#### DOCUMENT SECTION
# # #

The idea we’ve come up with is to provide more visibility for the higher priced contests. More visibility will result in more entries and therefore more choice for the contest holder. That’s something that they will not only understand, they will pay more for.

The way we plan to achieve that is to re-order the category page lists (e.g. logo design, webpage design, etc.) by highest prize first through to lowest prize last rather than newest contest through to oldest. In a nut shell, now the more a contest holder offers as a prize the longer their contest will appear in the spot light. 

We’ve gone ahead and implemented this change across all category pages. Designers who don’t wish to view the list of contests ordered this way can simply re-order the list by clicking the column headings.

The main contest page which lists all contests across all cateories will still be ordered as is it is now, newest listing at the top though to oldest. The reason we didn’t change that page is because it would give an unfair advantage to contests for webpages which are higher priced than logos.

At the same time, we’ve also increased the prize minimums slightly. Let’s see how this plays out, we’ll be watching the stats closely, and hoping it makes you all more money!

38 Responses to “Increasing Prize Amounts for Designers!”

  1. Salafi Says:

    nc idea

    i noticed it but i thought it was a bug or something

    but really it is a good idea

  2. Gandecruz Says:

    hmm.. no wonder when i click “find contest” it’s always like some “error” occured. but after reading this “excellent ideas” suddenly it is alright now.. hehehe.. thanks 99designs team.

  3. C.C. Says:

    It is a great idea increasing the prize but I still think is a little bit low.

  4. evoke Says:

    Please make an option of somehow marking the contests which we have already once opened, the way it is now, I only wander from one contest to another and it’s chaotic I don’t know what is where.

  5. evoke Says:

    I think it’s good to add in filters the following: sort by date, sort by number of entries.

  6. squarelogo Says:

    I like the changes, thank you!

    One suggestion now that the contests are no longer in order by date, add an icon next to the end date so that we can quickly determine at a glance which contests may be ending soon. Something like…

    Green Light: More than 2 days remaining.
    Yellow Light: 1-2 days remaining.
    Red Light: 1 Day or less remaining.

  7. marcus Says:

    Well… i think driving the idea that you have to pay more for a logo to get better logos will drive away smaller business with a fixed budget. And There for drive away income for 99designs.

    As Far as the organization of the contests..i like the changes

    THANKS 99-DESIGNS TEAM !!!!!!!!!!!!!!

  8. voxsix Says:

    Red, yellow, green..there’s no need for street lights. All that’s necessary is to have ‘sort by date’ option in the filters cause this is really chaotic. In order to reach the last page of contests, I need to click 14 times ‘next’ cause there’s no ‘last’ button either as it’s usual everywhere. No indication that you have once clicked the link and opened a particular contest.

# # #

#### ENTRIES
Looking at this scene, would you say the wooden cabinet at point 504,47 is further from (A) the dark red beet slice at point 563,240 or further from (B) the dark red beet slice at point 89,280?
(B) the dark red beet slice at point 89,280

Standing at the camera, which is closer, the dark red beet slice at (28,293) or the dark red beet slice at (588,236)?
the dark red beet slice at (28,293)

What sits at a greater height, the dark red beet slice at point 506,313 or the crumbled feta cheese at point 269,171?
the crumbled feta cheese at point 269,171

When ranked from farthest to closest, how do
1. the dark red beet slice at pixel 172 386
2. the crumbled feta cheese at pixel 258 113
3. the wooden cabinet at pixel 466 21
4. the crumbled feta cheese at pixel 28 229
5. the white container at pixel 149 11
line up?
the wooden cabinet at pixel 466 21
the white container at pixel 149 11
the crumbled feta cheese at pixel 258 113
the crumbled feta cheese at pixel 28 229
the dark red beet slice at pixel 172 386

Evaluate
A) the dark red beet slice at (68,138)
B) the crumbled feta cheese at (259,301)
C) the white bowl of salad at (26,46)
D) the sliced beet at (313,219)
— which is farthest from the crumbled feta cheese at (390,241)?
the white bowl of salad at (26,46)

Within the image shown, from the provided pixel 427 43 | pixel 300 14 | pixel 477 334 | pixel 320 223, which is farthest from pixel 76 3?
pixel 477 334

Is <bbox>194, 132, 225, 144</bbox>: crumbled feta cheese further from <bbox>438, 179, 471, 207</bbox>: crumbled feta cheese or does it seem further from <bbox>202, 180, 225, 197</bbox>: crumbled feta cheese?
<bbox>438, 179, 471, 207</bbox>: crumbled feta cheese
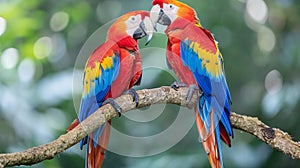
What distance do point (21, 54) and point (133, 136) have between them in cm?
74

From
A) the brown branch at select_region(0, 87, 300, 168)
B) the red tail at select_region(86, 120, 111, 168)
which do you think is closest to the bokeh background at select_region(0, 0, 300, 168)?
the red tail at select_region(86, 120, 111, 168)

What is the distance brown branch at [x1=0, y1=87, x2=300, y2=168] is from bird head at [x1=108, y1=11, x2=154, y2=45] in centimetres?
15

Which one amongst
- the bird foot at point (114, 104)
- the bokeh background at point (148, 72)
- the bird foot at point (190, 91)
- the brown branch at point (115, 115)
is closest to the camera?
the brown branch at point (115, 115)

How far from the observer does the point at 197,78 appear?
148cm

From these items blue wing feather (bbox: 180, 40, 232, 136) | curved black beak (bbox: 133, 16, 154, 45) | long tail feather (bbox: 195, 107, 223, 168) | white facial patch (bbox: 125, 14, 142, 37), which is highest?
white facial patch (bbox: 125, 14, 142, 37)

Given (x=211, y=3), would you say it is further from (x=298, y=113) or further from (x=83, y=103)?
(x=83, y=103)

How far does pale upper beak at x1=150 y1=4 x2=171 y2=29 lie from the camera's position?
1375 millimetres

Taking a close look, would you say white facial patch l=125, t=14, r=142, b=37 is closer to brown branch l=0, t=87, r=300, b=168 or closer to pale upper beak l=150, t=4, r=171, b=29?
pale upper beak l=150, t=4, r=171, b=29

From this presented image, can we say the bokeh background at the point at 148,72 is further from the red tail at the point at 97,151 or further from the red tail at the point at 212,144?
the red tail at the point at 212,144

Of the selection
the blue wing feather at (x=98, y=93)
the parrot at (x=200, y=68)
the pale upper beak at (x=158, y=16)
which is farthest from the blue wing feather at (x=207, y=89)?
the blue wing feather at (x=98, y=93)

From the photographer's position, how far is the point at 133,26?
135 cm

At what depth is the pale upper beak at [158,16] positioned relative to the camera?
137 cm

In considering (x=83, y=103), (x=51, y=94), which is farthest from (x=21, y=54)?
(x=83, y=103)

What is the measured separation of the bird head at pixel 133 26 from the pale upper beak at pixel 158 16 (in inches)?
0.6
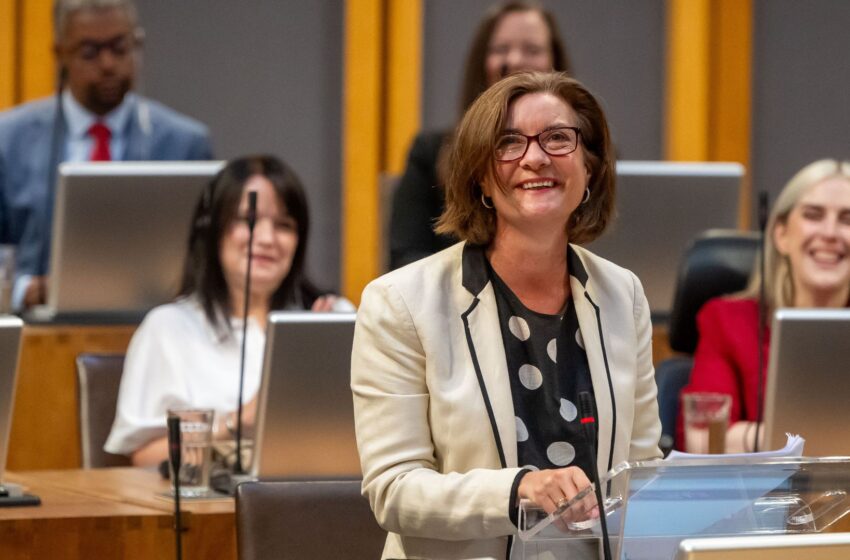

# # #

#### WORK TO COMPLETE
Please write the next part of the post about ordering design contests by prize, picking up after its last sentence. You won't need the lines above.

#### ANSWER TO THE PROBLEM
  9. Inspiredgs Says:

    Nice Idea…

    It would be great if there could somehow be a payment method filter, filter contest that offer all payment methods, only paypal, or other options such as moneybookers or W.U. This would make a search for contest more easier.

    Thanks 99 design team!!!!!!

  10. voxsix Says:

    Ok guys, I got it now. You can click on Contest Holder ,Created, Ends, Entries, Prize and it lines the contests up and down, for all the guys confused as me, I hand over to you the grand secret.

  11. Ten Dimes Says:

    I still think that web site designs should start at a minimum of $350.

  12. evileyestudio Says:

    completely agree with Ten Dimes and Inspiredgs

  13. Brandon Vaughn Says:

    I agree with Ten Dimes on the web design price…

    Sweet, that is how I sorted anyways, save me step…


  14. The average prize for a web page design offered on 99designs.com is actually $581 which isn’t too bad at all IMO.

  15. nadia Says:

    Not sure how the $581 average is calculated,(over how many contests, are abandoned contests included etc)

    I don’t think designers care what the average is in all honesty :-) what they want is an increase to the minimum rate for web design contests. $350 is a good starting point :-)

    I’m sure I’m not the only one to notice that over the last few months, a majority of web page design contests are only offering the minimum of $250. Not only are they offering the minimum, they are also asking for a lot more in the brief and often for more than one page.

    Looking at the contest list, a majority of the $250 prized contests barely get a submission or two these days and there has to be a reason for this. (Designer boycotte maybe?)

    Yes, there has also been an increase in some of the contests as far as prize money goes, but designers are wary of entering those due to the abandonment rate (unless of course the contest is guaranteed).

    If it were put to a vote, I’d say that the majority of designers here would vote for an increase in prize money, which in turn would see an increase in the participation rate in those contests.

    $350 is still below the general market value so I can’t see why contest holders would baulk at paying that amount….. As you know I’ve been here quite a while and the number of designers and the quality of entries has increased considerably and contest holders should be willing to pay for that quality… $250 just doesn’t cut it any more :-)

  16. hustlerdog Says:

    It is a great idea increasing the minimum prize on the design category..

  17. kiyas Says:

    Nice idea, these gone encourage all designers to submit more designs

    Thanking to 99desings

    kiyas.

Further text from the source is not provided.